Se o parlamento rechaçar três vezes o premier designado, a constituição russa estabelece que o presidente pode dissolver a Duma e convocar eleições antecipadas, o que pegaria desprevenida uma oposição majoritária mas dividida.
A eventual candidatura de Primakov ainda não conta com o apoio do Partido Comunista, a primeira força política do país, cujo líder, Gennady Zyuganov, considerou que a nomeação de Putin apenas reflete "a agonia de morte deste regime".
Stepashin, também um ex-funcionário dos serviços de segurança, realizou uma gestão discreta mas relativamente bem sucedida, depois de convencer os Estados Unidos e o Fundo Monetário Internacional a liberar um crédito de US$ 4.5 bilhões na semana passada, destinado a equilibrar a balança de pagamento.
Na manhã de hoje, Yeltsin "agradeceu meu bom trabalho e me despediu", informou um consternado Stepashin a seu gabinete.

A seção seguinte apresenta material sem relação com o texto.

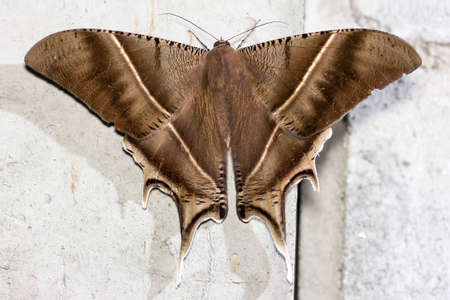 close up healthy and beautiful brown moth reasting on cement wall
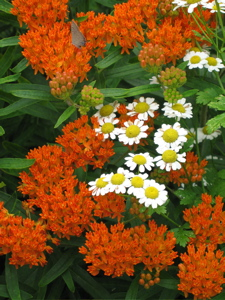 I always put golden feverfew next to butterfly weed if it doesn't seed itself there.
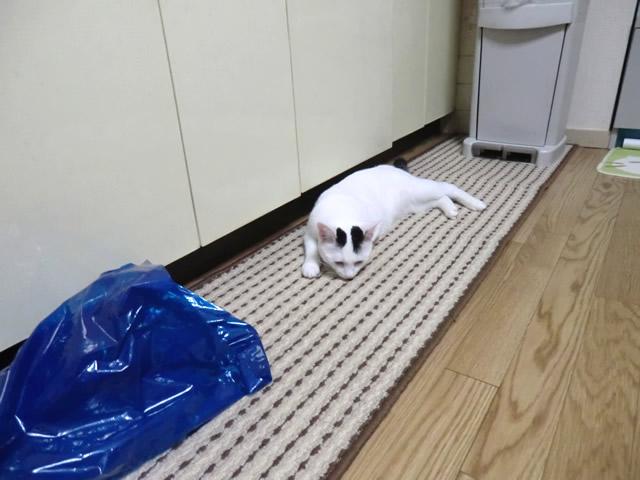 キッチンマットの上で横になる 白猫 こむぎ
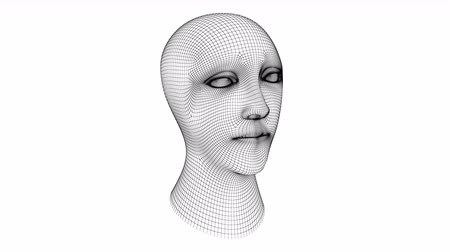 mesh : The head. Looping footage has 4K resolution. Prores 4444.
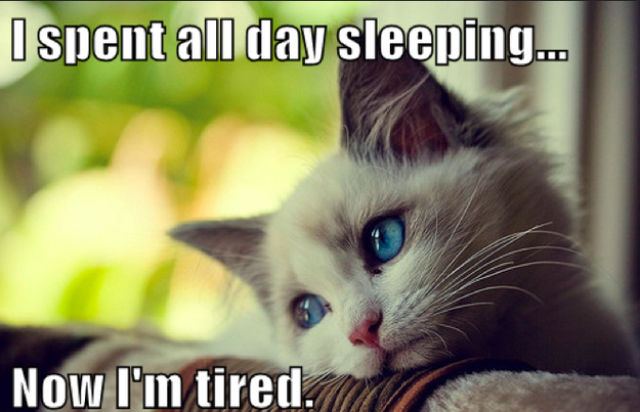 meme, cat, first world problems, sleep all day, tired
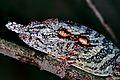 Lesser Chameleon (Furcifer minor) male (7641365430).jpg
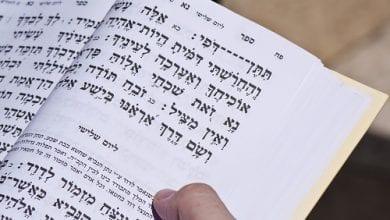 "Photo of קנה בושם – קנאביס בתנ""ך"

As especulações palacianas dos últimos dias não haviam definido ainda se Stepashin seria declarado culpado dos males da Rússia ou premiado com a candidatura presidencial frente à iniciativa política de Luzhkov, que se propõe a restituir à Rússia seu poderio perdido.
Desde o colapso da União Soviética em 1991, a Rússia deixou de ser uma superpotência econômica e militar para exibir estatísticas sociais de um país em desenvolvimento, com crescentes taxas de mortalidade.
Georgia Derluguian , especialista em Rússia na Universidade Northwestern, em Chicago, disse à IPS que as razões do declínio econômico russo devem ser encontradas em seu sistema político.
"No seu início, o regime de Yeltsin tentou estabelecer-se sobre uma plataforma neoliberal, mas terminou em um suicídio ideológico", afirmou Derluguian.
"Mais tarde, Yeltsin apoiou abertamente as privatizações corporativas manipuladas, a escandalosa aparição de um capitalismo de cupinchas e uma nova classe de novos ricos", acrescentou.
Depois de alguns anos mirando o Ocidente, as últimas pesquisas revelam um vigoroso renascimento do nacionalismo russo, que provavelmente favorecerá aos candidatos, desde a extrema-direita aos comunistas, que prometem restabelecer o orgulho ferido do país.